# Story: What it takes to being a Data Scientist in India?



We see a lot of online trainings, classes, and career advisors giving ideas and helping students from various fields become data scientists in India today. Since data is available in all forms and fields today, Data Management - essentially what a data scientist does has become a very important and valuable asset to any orgnaisation with collects or analyzes third-party data. 

*According to an article in July'19: Analysts predict that the country will have more than 11 million job openings by 2026. In fact, since 2019, hiring in the data science industry has increased by 46%. Yet, around 
93,000 jobs in Data Science were vacant at the end of August 2020 in India.Another article states - There is a huge scope of data-related operations in India. The main career opportunities available are in data science, data analytics, big data engineers, big data managers, and data architects.*

By doing some pre-analysis, I observed that the highest number of participants surveyed in the following data were from India. We can believe this given the size of population and increasing demand for data science professionals in the country.
So let's really find out what, and how does one become a valuable asset of the data science world!

## Importing libraries and data:


In [None]:
import pandas as pd
import numpy as np
import seaborn as sns
import matplotlib
import matplotlib.pyplot as plt
%matplotlib inline

pd.options.mode.chained_assignment = None  # default='warn'

Uploading & Saving it as pandas Data Frame:

In [None]:
#To save data as dataframe, using pandas
df = pd.read_csv("../input/kaggle-survey-2021/kaggle_survey_2021_responses.csv")

In [None]:
#Checking if the data is correctly read
df.head(2)

Since the focus of analysis is in India. Let us reduce the data to Country-India. This will also help in data reduction for now.
Assigning the country as a variable will make it easy to use.

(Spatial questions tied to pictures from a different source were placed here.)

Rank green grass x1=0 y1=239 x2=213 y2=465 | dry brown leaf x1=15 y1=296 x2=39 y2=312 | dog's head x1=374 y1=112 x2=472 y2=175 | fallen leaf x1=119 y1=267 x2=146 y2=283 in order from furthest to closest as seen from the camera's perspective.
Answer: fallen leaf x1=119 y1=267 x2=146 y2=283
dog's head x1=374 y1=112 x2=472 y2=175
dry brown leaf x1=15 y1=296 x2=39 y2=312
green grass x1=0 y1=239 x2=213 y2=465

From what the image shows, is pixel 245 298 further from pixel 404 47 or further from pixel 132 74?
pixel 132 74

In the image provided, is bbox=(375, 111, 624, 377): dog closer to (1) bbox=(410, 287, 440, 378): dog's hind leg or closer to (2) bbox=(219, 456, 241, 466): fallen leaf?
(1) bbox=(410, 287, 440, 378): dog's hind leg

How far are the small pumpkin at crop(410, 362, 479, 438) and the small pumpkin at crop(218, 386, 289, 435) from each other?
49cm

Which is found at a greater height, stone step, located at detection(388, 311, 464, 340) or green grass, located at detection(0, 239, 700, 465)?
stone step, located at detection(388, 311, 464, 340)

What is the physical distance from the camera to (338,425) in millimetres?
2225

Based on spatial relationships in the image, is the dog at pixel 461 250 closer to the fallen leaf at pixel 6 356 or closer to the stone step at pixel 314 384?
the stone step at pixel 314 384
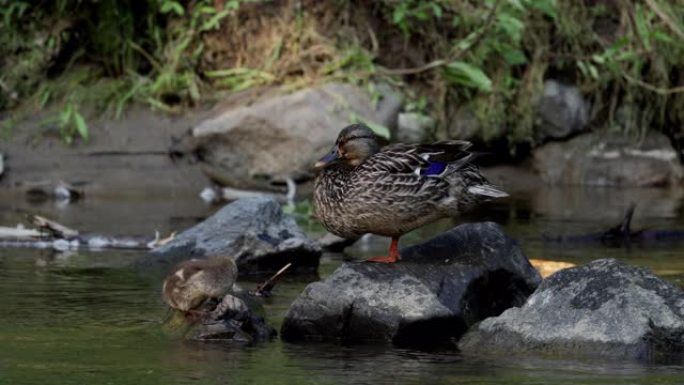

# Extracting country of analysis

Let's check the list of countries. Data sub-setting is done in below line so as to input country name. In case of change, we can carry out the same analysis for any country just by renaming the subset-value.

In [None]:
#Checking list of countries - This analsysi can be done for any country in general
df['Q3'].unique()

In [None]:
# Selecting the country of interest
Data = df[df.Q3 == 'India']
print("Data with selected country has",len(Data),"row &",len(Data.columns), "columns ")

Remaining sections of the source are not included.